For a tournament that supposedly no one in North America watched, the WBC turned out to be pretty entertaining. Not to be confused with one of the many different boxing championships out there (WBC, WBA, IBF, etc.) the World Baseball Classic delivered some good games despite the time of year and numerous turned down invitations by superstars. It was all capped off by pretty good final too.
Sure, there’s a lot that’s fundamentally wrong with it. It’s baseball in March, which is just when guys are starting to get up to speed. Everyone is on pitch counts, including relievers, so you could be hung out to dry if enough of the other team works the count continually. And the format is awful, with the best example of that being that the championship game: Japan-South Korea V. These two teams met five times including last night; also, the States met Venezuela four times. There has to be a better way to hash out a tournament than that. Single elimination doesn’t really work, but how about group play followed by a page playoff system like in curling? Look it up, it works pretty well to determine the right finalists.

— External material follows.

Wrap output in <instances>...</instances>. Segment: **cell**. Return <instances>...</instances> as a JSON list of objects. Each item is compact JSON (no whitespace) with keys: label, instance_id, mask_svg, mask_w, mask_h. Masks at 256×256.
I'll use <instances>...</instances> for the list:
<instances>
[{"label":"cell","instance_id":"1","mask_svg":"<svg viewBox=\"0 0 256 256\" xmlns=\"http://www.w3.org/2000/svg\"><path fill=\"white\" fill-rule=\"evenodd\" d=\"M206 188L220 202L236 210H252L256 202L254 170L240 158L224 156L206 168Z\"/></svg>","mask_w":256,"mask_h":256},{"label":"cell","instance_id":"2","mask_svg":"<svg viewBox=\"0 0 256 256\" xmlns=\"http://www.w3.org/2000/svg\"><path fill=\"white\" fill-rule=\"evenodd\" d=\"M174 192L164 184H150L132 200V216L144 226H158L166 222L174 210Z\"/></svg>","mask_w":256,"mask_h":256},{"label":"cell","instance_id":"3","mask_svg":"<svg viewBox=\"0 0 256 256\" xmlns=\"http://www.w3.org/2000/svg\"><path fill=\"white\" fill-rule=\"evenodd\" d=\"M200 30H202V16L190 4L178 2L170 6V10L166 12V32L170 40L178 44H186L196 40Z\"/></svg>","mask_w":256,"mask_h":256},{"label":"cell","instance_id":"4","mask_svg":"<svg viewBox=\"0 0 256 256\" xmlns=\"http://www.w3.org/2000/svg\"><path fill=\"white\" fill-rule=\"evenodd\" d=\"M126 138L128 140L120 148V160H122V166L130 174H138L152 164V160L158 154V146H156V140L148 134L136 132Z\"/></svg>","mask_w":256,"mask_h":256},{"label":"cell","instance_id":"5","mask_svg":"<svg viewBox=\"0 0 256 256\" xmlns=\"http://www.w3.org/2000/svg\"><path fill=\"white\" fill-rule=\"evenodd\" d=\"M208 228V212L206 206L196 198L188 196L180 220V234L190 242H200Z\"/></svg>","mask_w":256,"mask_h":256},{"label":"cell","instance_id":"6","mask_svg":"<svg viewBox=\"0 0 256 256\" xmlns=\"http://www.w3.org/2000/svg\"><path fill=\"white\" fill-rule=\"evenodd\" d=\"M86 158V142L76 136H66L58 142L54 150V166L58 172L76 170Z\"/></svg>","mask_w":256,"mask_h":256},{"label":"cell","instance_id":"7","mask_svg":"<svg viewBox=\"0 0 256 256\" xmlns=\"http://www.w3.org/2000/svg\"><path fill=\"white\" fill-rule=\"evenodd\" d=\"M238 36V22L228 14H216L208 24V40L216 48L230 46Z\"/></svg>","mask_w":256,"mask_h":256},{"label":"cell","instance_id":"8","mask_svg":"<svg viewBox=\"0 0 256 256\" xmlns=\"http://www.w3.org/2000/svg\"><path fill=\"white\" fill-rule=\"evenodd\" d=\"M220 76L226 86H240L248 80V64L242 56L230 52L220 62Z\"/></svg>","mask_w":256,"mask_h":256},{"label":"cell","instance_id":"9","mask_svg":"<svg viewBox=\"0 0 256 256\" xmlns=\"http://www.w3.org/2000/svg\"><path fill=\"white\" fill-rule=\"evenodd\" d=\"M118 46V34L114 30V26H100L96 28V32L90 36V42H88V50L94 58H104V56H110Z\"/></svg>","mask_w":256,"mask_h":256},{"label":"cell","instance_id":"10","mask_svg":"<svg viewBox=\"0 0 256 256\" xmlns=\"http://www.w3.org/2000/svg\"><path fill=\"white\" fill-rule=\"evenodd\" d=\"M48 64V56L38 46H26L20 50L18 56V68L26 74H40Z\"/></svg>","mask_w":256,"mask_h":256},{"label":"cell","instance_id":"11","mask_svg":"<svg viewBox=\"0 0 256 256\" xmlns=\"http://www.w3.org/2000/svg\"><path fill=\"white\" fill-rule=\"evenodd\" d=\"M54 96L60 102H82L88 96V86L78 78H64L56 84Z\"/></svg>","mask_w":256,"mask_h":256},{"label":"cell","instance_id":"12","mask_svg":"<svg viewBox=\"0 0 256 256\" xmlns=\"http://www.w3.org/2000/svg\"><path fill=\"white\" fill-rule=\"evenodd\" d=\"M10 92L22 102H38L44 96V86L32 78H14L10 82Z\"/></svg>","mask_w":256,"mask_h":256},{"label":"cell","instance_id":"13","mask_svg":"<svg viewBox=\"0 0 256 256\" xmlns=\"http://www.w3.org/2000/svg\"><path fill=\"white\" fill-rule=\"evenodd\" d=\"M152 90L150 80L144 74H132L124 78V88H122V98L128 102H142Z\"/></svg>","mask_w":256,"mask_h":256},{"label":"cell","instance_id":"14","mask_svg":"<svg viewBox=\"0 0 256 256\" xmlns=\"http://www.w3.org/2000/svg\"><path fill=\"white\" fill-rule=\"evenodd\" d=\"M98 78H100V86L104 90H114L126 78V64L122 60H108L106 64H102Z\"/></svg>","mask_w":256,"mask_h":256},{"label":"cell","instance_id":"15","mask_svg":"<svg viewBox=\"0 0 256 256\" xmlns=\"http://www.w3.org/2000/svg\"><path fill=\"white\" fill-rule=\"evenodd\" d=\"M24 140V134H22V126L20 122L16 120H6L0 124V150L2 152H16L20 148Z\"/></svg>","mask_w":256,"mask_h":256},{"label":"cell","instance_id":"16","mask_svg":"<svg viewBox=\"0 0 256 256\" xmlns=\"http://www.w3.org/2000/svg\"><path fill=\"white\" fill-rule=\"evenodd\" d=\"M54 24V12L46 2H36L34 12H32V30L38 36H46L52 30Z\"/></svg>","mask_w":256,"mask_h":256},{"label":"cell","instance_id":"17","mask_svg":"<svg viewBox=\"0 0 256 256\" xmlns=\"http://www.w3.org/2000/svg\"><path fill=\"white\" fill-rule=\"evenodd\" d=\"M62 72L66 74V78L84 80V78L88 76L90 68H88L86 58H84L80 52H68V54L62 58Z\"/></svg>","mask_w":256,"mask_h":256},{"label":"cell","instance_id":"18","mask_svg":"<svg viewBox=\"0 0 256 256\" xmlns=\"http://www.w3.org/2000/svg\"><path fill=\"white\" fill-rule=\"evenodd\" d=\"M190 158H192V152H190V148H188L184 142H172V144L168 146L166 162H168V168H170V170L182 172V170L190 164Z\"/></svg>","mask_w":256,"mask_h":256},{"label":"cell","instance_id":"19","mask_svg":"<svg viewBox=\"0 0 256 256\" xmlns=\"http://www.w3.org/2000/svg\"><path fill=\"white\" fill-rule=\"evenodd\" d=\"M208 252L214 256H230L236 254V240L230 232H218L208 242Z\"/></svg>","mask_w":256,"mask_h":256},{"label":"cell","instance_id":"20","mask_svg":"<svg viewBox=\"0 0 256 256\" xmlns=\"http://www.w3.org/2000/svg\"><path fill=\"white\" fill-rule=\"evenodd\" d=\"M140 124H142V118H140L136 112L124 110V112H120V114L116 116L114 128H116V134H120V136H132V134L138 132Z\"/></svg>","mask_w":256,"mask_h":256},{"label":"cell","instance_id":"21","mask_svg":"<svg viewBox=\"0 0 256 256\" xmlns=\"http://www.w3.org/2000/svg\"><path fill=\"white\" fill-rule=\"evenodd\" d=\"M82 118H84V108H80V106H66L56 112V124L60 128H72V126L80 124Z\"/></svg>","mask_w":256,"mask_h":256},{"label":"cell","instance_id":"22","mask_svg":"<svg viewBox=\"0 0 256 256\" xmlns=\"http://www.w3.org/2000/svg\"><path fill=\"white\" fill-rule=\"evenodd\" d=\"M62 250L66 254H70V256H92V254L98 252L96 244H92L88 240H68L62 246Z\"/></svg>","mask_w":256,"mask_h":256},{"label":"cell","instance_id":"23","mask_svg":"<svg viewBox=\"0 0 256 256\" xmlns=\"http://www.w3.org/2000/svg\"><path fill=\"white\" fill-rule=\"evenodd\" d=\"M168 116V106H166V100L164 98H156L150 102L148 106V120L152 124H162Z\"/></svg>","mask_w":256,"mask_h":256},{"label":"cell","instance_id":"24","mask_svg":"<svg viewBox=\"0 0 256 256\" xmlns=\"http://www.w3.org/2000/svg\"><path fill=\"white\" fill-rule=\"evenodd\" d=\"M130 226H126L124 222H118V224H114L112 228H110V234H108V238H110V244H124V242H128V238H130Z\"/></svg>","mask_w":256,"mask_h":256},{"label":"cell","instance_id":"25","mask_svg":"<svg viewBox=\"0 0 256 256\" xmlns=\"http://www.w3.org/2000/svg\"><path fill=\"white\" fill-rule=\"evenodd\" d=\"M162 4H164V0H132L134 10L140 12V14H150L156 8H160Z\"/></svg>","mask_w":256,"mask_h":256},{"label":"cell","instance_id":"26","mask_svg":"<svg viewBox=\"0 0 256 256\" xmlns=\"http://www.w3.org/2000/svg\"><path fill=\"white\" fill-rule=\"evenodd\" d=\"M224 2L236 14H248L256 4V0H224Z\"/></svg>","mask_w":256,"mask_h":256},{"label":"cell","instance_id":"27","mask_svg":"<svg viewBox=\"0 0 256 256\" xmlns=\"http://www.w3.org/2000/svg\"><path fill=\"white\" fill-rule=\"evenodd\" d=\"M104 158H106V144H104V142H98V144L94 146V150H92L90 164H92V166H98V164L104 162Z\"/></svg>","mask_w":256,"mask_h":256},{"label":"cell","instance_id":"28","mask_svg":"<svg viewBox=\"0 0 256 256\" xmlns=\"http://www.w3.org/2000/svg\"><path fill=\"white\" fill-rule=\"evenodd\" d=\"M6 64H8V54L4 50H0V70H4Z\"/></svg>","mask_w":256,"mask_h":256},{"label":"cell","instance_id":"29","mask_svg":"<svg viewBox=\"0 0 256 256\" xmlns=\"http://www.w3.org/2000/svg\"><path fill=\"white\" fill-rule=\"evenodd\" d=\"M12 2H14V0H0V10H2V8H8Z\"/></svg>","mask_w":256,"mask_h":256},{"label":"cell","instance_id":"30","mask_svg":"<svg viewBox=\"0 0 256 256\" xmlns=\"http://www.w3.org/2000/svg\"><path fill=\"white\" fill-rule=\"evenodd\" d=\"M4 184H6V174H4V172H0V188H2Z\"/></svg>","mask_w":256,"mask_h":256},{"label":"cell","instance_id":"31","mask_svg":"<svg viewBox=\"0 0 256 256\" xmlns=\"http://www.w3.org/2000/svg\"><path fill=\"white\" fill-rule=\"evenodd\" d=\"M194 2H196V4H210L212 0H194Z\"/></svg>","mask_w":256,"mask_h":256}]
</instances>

As for last night, other than the great back and forth with Korea tying it in the ninth and then Ichiro’s heroism in the tenth, what rang true is that small ball is a great way to go. Great fundamentals like bunting, base stealing and the fine art of stretching singles into doubles and going first to third will go further than that long ball your ’roided up cleanup hitter will get you. More teams should be trying this out, if they’re truly not concerned about ticket prices and really care about winning.
Conversely, if you don’t do it right, like Korea in the middle innings, you can put your team in the whole. In consecutive innings, the Korean had a guy get thrown out at second trying to stretch a double and then had a guy nearly get picked off after jumping too early. The trifecta was capped off when that same player was caught stealing.
And yes, I actually mentioned curling in a good light.